TEXTO PARA LEITURA:
★ ★ ★ ★ ★

O tão aguardado iPad
Ele chegou. Será que é tudo isso mesmo?

iPad, iPad, só se fala no iPad – pelo menos no mundinho de quem é ligado em tecnologia.

A Apple mais uma vez conseguiu fazer barulho. Foram meses de especulação e expectativa em cima desse lançamento. E finalmente a empresa mostrou seu tablet. Um equipamento bonito, elegante e, segundo muitos, revolucionário.

Todo esse burburinho em torno do equipamento, antes, durante e depois do lançamento, me fez pensar. Não dá para não considerar o que aconteceu como algo novo na sociedade, característico dessa nova geração. É aí que o iPad encontra a Geração Beta, e vice-versa. Nós seremos os testadores desse novo aparelho e, principalmente, do conceito que ele nos apresenta.

★ ★ ★ ★ ★

INFORMAÇÕES REGISTRADAS:
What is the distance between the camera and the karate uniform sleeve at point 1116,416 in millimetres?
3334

★ ★ ★ ★ ★

TAREFAS A REALIZAR:
• a. No texto sobre o iPad, liste os adjetivos usados na frase que começa com "Um equipamento bonito".
• b. Reproduza o trecho do texto sobre o iPad que vai de "O tão aguardado" até "segundo muitos, revolucionário.".
• c. De acordo com o texto sobre o iPad, o que fez quem escreve parar para pensar?
A listagem não tem nenhum papel nesta atividade.

RESULTADOS DO EXERCÍCIO:
• a. bonito, elegante, revolucionário

• b.
O tão aguardado iPad
Ele chegou. Será que é tudo isso mesmo?

iPad, iPad, só se fala no iPad – pelo menos no mundinho de quem é ligado em tecnologia.

A Apple mais uma vez conseguiu fazer barulho. Foram meses de especulação e expectativa em cima desse lançamento. E finalmente a empresa mostrou seu tablet. Um equipamento bonito, elegante e, segundo muitos, revolucionário.

• c. Foi todo o burburinho em torno do equipamento, antes, durante e depois do lançamento.